The Babaji brand, the brainchild of restaurateur Alan Yau, has recently opened their latest venue in London’s bustling district of Soho.
Babaji specialise in traditional Turkish cuisine offering diners an exciting new dining experience in the heart of the capital.
Babaji spans four levels with a large dining area on the ground floor, a larger restaurant area on the first floor and a kitchen and small dining space in the basement.
Misia&Crater Shopfittings acted as the main contractor on the scheme working alongside Archer Humphryes Architects and interior designers Autoban. The team have created a space which transports diners into contemporary Turkey boasting an array of authentic design features.
Premier Hospitality caught up with David Archer, Director of Archer Humphryes Architects, to find out more about the project which is located on the corner of Wardour Street on Shaftesbury Avenue. David commented:
“We were the lead architects for this project, developed by Alan Yau and Aaya, as we have worked with Alan for 15 years. Our involvement in the scheme has seen us work closely with Alan, his team and the design team Autoban.
“Our tasks involved developing the brief, as well as overseeing and managing the planning application and planning work with the council. We also developed the special layout with Alan which has involved the removal of the entire four floors across the whole building.”
The team have also implemented an innovative façade on the front of the structure complete with large picture windows and classic framed views facing into china town. The texture of the restaurants façade has been achieved by plastering and painting over a metal structure to create a weathered surface. The blue tiles that dominate the interior of the restaurant can be seen from outside drawing diners inside.
Babaji has also been decorated with contemporary Ottomon ceramics on the floors and ceilings lined which have been made especially for the venue.

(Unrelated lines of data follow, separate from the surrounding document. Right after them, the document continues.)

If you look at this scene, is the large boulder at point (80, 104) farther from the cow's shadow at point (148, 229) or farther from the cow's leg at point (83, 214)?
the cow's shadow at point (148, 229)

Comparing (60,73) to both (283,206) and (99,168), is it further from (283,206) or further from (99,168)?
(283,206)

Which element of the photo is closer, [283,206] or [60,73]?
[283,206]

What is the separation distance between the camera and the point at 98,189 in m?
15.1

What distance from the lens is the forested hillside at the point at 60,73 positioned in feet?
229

Designers Autoban have sourced and created bespoke vivid blue ceramic tiles which act as a main feature throughout the space. The tiles contain patterns inspired by the veins of Marmara marble. The venue also contains traditional Turkish Iznik tiles, handmade by craftsmen in Istanbul, which have been incorporated into the tiled surface. The same Iznik pattern features on some of the venue’s soft furnishings.
The furniture has also been bespokely designed by Autoban and comprises a mixture of banquette seating, as well as smaller seating areas for groups of two, three and four. The smaller tables are located around the perimeter of the venue and so offer diners impressive views.

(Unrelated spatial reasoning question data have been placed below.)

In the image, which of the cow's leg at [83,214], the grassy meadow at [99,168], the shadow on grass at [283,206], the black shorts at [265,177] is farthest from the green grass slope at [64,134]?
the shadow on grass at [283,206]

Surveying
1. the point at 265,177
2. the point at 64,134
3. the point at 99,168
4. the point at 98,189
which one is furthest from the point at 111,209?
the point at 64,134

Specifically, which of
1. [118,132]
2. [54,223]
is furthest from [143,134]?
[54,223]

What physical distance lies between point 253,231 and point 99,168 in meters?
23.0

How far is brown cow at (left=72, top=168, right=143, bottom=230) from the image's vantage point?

Most of the furniture in the venue has been designed exclusively; however some additional existing signature pieces from Autoban’s studio have been used. The furniture is simplistic in its design but also combines a richness and attention to detail in each piece, such as the inlaid brass detailing in the wood banquette seating and tabletops.
Feature brass inlays are a nod to traditional Turkish culture and so, with this in mind, Autoban has applied a contemporary dotted design to the Babaji pieces. These inlaid brass patterns have been placed on the back of the banquettes, making the design feature visible from the outside of the restaurant.
The restaurant on the ground floor features a large stone Pide oven located in a very prominent position. The oven allows diners to see pizzas being freshly baked and provides a great deal of ambience in the dining area. The oven is an innovative interpretation of traditional Turkish Pide ovens with a cylinder form, where the hood is hidden underneath the dome. The rest of the ground floor is designed around this all-white oven, which pops out from its blue ceramic tiled background.
“As architects it is really interesting for us to be involved in this type of conceptual work. This is a unique and unusual restaurant in both its conception and operation. We love to work on projects like this where we revisit, rethink and interrogate the nature of socialising and people’s behaviour in hospitality environments.”